Un secondo ordine di problemi riguarda la relazione religione - noia. Non è il momento del catechismo, infatti, quello in cui più spesso viene sperimentato tale nesso, ma la frequenza alla Messa festiva, in particolare durante le letture e la predica che sembra essere seguita solo da un ragazzo su tre. Coloro che si annoiano e che aspettano solo che

la Messa finisca, diventano la maggioranza, assumono un atteggiamento passivo, siedono in fondo alla Chiesa come a voler condividere il meno possibile un’esperienza che sono costretti a vivere.

Un terzo ordine di problemi è relativo alla relazione genitori praticanti/non praticanti e figli. Nel contesto italiano e Triveneto, ciò che colpisce è l’alto numero di minori, figli di persone estranee alla pratica costante, che partecipano alla ritualità ordinaria e che portano a termine il percorso dell’iniziazione cristiana. Tutti i genitori sembrano avere piacere che i propri figli frequentino la chiesa, si avvalgano dell’insegnamento della religione cattolica, vadano al catechismo e ricevano i sacramenti dell’iniziazione cristiana, perciò inviano ai ragazzi messaggi di incitamento e di approvazione (esempio “Anche se io ho le mie idee, tu non tenerne conto; anche se non mi comporto come ti indico di fare,ciò non toglie che tutto questo è bene per te”). Ciò avviene sia perché si ritiene che la formazione offerta dalla Chiesa cattolica sia un valido aiuto nel compito educativo, sia perché molti genitori si scoprono incerti e insicuri rispetto alla loro stessa fede. Ma questa incongruenza che percepiscono i ragazzi ha come conseguenza la convinzione che “l’esperienza religiosa sia legata all’età, da cui si potrà, anzi in un certo senso si dovrà, prendere le distanze quando l’età sarà passata”. Se si tratta di una caratteristica dell’età, essa dovrà essere abbandonata se si vuole uscire dalla condizione di minorità.

Un ultimo aspetto, infine, comprende la comunicazione tra pari, nella quale sembra che l’esperienza religiosa sia del tutto assente. Come si è detto sopra, tra i pari vi è spazio per il gioco, per l’avventura, per l’esplorazione, per la trasgressione, luoghi e spazi che con la religione non hanno nulla a che fare.

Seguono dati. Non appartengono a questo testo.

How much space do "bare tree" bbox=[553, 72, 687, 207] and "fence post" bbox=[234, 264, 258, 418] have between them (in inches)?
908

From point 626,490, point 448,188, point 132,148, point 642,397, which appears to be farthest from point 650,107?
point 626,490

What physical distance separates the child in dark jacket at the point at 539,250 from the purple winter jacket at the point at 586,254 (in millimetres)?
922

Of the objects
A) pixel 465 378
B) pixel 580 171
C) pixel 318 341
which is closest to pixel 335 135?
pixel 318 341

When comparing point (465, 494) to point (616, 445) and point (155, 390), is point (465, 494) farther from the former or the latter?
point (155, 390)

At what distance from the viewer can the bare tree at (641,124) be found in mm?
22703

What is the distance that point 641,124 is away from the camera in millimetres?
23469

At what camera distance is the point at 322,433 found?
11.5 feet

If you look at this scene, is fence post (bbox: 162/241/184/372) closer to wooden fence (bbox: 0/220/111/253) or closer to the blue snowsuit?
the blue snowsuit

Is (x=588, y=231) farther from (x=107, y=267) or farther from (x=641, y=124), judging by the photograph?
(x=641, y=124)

L’esperienza religiosa entra nella comunicazione tra ragazzi nelle sue forme meno attraenti e più gravose, le esperienze positive non sono comunicate, perché si verrebbe considerati come strani, vecchi, o bambini.

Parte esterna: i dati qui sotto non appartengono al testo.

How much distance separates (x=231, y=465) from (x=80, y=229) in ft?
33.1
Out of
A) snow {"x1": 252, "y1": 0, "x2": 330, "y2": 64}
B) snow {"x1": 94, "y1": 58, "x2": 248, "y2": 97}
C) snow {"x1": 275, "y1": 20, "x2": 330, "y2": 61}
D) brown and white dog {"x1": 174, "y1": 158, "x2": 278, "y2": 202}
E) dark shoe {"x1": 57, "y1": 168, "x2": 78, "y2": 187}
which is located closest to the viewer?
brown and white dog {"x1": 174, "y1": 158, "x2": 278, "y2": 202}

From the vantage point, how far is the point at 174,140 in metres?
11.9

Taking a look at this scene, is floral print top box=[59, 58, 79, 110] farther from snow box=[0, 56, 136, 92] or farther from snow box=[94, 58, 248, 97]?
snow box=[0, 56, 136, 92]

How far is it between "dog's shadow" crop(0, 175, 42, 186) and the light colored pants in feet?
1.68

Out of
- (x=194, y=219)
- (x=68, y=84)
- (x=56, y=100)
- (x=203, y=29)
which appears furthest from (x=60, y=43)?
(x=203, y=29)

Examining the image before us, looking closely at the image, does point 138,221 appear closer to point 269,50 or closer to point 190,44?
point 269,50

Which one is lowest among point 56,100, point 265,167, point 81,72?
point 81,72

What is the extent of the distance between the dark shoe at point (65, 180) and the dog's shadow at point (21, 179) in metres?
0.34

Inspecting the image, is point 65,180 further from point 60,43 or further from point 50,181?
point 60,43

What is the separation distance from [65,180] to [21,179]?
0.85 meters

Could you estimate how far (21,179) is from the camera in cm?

E’ all’interno di questo disagio che si inseriscono le riflessioni dei vescovi italiani che hanno lavorato per due anni consecutivi sul tema del ripensamento dell’iniziazione cristiana, portando avanti una riflessione che si è realizzata in due convegni, nel gennaio

del 2001 e nel gennaio del 2002, dai quali sono emerse alcune importanti linee di analisi della situazione e delle esperienze in atto133.

Innanzitutto tutti concordano nel segnalare che il modello di parrocchia e di iniziazione e di catechesi portato avanti sino ad ora era adeguato ed efficace in quanto basato su un presupposto essenziale: una fede già in atto. Si trattava, infatti, di una parrocchia pensata per la cura delle anime, di un impianto di iniziazione centrato sui piccoli e finalizzato al ricevere i sacramenti, di un’ora settimanale di catechismo finalizzata a far memorizzare ciò in cui si credeva.

Poiché, invece, oggi non c’è una fede in atto da coltivare, da celebrare con dei sacramenti e da far memorizzare, ma c’è la necessità di proporre e di suscitare la fede, da una parrocchia come cura d’anime occorre pensare ad una parrocchia missionaria, da un processo di iniziazione centrato sugli adulti e da una catechesi per far memorizzare le conoscenze sulla fede, occorre passare ad una catechesi con la caratteristica del primo annuncio.

Mons. Lambiasi, presidente della Commissione CEI per la catechesi afferma: «I Vescovi sentono che non è più possibile continuare la prassi ordinaria di iniziazione cristiana nei termini con i quali è stata ereditata e continua ad essere applicata nella quasi totalità delle parrocchie italiane [….]Ci è richiesta intelligenza, creatività e coraggio». Invita poi ad evitare i due estremi: sia quello di una rigida chiusura nella ripetizione, senza prendere atto dei cambiamenti, sia quella di «un improvviso e traumatico smantellamento dell’esistente senza gradualità e progettualità»134.